DOCUMENT -

Start

On Wed, Sep 5, 2018 at 12:50 PM Tim Robertson <timrobertson...@gmail.com>
wrote:

> Thank you Cham, and everyone for contributing
>
> Sorry for slow reply to a thread I started, but I've been swamped on non
> Beam projects.
>
> KafkaIO's policy of 'let the user decide exact version at runtime' has
>> been quite useful so far. How feasible is that for other connectors?
>
>
> I presume shimming might be needed in a few places but it's certainly
> something we might want to explore more. I'll look into KafkaIO.
>
> On Cham's proposal :
>
> (1) +0.5. We can always then opt to either assign or take ownership of an
> issue, although I am also happy to stick with the owners model - it
> prompted me to investigate and resulted in this thread.
>
> (2) I think this makes sense.
> A bot informing us that we're falling behind versions is immensely useful
> as long as we can link issues to others which might have a wider discussion
> (remember many dependencies need to be treated together such as "Support
> Hadoop 3.0.x" or "Support HBase 2.x"). Would it make sense to let owners
> use the Jira "fix versions" to put in future release to inform the bot when
> it should start alerting again?
>

I think this makes sense. Setting a "fix version" will be specially useful
for dependency changes that result in API changes that have to be postponed
till next major version of Beam.

On grouping, I believe we already group JIRAs into tasks and sub-tasks
based on group ids of dependencies. I suppose it will not be too hard to
close multiple sub-tasks with the same reasoning.

End

DATASET ENTRIES -
Start

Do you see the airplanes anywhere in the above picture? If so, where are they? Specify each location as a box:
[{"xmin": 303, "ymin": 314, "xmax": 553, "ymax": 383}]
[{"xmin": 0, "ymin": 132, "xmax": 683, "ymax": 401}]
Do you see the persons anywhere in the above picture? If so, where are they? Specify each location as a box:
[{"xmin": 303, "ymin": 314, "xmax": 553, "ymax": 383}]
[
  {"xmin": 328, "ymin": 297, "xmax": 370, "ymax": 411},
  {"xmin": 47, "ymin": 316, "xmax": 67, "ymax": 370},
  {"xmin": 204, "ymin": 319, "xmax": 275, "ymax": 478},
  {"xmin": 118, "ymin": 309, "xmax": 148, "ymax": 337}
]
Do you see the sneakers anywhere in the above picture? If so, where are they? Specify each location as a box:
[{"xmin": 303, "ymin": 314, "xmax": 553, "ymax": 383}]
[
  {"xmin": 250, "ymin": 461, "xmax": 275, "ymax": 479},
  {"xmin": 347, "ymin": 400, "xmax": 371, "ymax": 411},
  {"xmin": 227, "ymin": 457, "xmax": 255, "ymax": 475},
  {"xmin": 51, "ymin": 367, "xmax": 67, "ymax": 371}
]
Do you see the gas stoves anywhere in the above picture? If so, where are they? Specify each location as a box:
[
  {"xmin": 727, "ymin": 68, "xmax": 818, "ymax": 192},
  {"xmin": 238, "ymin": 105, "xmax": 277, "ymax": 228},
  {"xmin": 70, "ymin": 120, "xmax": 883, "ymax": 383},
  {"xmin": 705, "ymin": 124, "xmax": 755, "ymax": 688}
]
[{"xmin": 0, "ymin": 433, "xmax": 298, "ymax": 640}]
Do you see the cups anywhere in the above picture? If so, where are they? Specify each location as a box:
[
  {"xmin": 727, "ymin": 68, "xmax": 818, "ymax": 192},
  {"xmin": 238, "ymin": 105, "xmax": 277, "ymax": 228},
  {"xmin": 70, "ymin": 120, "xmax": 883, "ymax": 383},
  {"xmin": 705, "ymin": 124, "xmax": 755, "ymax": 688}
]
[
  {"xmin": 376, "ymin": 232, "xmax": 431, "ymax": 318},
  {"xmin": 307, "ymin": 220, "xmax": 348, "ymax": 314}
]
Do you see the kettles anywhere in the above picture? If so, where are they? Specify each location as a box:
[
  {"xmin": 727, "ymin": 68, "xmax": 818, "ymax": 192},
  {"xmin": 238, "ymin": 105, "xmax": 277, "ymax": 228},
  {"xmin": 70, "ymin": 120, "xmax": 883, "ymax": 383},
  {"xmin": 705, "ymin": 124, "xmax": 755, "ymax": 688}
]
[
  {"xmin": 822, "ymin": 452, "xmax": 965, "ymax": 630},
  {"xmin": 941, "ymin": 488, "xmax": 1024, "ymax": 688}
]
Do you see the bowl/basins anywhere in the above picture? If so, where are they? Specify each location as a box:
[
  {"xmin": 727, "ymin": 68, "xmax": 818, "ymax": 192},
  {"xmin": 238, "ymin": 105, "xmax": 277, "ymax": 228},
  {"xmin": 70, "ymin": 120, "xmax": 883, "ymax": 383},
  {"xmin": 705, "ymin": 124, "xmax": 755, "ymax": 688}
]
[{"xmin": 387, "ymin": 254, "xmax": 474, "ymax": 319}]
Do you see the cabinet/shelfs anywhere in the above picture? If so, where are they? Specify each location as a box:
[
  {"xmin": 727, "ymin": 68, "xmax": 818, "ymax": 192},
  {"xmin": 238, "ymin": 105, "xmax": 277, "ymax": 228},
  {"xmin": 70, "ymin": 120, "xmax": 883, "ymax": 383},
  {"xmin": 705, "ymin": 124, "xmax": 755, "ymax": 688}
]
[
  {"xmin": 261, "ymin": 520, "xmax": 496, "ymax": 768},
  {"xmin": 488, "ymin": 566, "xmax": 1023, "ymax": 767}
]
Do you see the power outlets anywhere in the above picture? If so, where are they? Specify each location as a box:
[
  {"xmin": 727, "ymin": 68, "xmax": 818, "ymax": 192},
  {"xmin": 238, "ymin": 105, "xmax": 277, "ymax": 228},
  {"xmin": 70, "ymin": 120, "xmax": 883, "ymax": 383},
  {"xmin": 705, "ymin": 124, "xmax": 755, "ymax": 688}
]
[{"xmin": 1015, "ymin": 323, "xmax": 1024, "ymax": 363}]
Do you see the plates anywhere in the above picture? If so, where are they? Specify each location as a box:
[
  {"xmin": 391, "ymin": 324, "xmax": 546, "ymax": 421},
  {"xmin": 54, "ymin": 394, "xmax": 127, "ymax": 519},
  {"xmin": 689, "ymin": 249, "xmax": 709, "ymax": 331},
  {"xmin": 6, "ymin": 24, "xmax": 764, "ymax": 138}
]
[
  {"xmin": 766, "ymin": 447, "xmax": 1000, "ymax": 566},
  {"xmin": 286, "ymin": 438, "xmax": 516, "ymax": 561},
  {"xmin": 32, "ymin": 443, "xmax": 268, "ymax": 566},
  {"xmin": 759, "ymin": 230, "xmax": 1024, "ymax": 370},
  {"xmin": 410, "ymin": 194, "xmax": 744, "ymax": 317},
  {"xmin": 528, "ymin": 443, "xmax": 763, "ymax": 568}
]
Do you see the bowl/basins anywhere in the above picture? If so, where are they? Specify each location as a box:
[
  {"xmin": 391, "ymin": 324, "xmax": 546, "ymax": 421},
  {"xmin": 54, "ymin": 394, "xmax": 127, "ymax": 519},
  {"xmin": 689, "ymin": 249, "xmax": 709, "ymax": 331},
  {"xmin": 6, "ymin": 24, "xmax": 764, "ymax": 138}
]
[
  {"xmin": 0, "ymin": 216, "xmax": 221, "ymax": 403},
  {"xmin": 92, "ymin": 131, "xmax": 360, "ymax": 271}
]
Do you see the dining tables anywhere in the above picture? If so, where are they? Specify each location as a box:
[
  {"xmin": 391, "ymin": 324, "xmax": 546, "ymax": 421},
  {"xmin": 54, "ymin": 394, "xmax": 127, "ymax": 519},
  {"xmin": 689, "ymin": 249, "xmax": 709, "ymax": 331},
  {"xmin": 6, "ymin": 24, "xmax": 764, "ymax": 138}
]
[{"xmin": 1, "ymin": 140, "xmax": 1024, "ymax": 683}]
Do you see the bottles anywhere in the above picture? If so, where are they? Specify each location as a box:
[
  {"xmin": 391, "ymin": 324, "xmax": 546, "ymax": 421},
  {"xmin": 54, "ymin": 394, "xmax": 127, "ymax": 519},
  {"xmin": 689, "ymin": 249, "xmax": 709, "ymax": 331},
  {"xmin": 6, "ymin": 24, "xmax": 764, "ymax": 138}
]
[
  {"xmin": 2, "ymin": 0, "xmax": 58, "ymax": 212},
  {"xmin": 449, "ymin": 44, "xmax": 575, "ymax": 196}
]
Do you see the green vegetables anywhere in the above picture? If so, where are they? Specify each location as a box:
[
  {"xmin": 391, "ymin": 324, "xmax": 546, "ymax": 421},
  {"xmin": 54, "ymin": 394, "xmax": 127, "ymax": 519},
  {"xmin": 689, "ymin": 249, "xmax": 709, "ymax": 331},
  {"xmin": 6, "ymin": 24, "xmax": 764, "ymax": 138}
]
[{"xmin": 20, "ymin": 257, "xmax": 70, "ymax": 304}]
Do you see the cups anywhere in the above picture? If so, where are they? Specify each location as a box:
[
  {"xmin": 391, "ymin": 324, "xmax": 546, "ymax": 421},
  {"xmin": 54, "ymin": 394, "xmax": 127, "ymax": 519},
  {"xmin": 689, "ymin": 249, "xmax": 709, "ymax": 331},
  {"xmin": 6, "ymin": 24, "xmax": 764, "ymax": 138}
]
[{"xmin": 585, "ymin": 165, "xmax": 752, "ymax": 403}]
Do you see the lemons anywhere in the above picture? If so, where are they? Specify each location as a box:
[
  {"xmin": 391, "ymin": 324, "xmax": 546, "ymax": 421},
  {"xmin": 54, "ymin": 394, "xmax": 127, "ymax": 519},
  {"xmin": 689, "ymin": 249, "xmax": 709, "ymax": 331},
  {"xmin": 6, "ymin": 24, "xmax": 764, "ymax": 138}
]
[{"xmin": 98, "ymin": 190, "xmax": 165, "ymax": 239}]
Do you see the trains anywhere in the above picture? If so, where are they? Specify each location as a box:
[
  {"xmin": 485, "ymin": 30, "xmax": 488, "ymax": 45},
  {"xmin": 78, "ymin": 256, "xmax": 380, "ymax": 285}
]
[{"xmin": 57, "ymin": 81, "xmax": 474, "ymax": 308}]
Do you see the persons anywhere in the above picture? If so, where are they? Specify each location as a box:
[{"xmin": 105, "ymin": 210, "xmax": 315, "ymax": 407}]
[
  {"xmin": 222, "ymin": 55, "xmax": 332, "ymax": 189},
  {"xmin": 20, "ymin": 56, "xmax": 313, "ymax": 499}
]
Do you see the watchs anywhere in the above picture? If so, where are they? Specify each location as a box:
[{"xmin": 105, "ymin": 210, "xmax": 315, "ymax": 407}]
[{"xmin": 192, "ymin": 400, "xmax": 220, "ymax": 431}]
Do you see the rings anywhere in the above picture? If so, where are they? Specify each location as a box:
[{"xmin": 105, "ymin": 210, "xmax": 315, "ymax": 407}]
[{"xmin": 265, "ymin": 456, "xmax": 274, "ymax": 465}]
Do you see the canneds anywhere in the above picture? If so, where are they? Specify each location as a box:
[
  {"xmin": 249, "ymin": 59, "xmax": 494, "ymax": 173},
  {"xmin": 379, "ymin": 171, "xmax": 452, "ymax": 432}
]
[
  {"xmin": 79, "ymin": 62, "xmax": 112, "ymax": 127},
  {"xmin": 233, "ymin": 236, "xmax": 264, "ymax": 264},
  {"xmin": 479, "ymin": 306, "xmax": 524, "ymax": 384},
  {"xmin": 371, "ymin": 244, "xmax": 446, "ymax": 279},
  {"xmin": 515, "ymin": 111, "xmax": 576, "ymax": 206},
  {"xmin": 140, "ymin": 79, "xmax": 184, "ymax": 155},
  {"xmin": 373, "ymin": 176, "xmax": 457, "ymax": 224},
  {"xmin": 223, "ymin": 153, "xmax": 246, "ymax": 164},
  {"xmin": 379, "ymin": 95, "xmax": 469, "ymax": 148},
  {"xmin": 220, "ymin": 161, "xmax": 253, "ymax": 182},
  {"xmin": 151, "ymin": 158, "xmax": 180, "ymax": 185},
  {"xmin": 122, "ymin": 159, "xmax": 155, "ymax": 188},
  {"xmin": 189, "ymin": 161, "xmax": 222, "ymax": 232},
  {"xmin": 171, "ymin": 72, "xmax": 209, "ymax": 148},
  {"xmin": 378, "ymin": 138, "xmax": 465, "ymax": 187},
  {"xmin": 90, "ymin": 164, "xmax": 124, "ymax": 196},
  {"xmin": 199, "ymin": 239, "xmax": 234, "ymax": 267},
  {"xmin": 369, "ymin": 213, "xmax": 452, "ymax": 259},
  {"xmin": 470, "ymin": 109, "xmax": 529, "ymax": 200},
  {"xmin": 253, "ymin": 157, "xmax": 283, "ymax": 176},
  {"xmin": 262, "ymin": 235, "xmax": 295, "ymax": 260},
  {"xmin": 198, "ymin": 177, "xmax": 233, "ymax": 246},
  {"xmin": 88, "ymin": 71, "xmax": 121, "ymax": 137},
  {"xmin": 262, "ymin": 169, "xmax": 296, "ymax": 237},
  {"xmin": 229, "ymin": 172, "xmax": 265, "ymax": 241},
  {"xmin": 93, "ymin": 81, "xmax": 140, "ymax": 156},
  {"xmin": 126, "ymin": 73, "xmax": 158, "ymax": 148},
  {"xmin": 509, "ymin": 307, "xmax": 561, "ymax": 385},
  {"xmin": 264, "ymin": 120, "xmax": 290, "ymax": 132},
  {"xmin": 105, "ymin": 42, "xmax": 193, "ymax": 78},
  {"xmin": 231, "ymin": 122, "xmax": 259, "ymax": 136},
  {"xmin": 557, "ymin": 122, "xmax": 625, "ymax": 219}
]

End

SHORT PROBLEM - Render this sentence from the Beam dependency email into Spanish: "On grouping, I believe we already group JIRAs into tasks and sub-tasks based on group ids of dependencies."

RESULT OF THE EXERCISE - En cuanto a la agrupación, creo que ya agrupamos los JIRA en tareas y subtareas según los identificadores de grupo de las dependencias.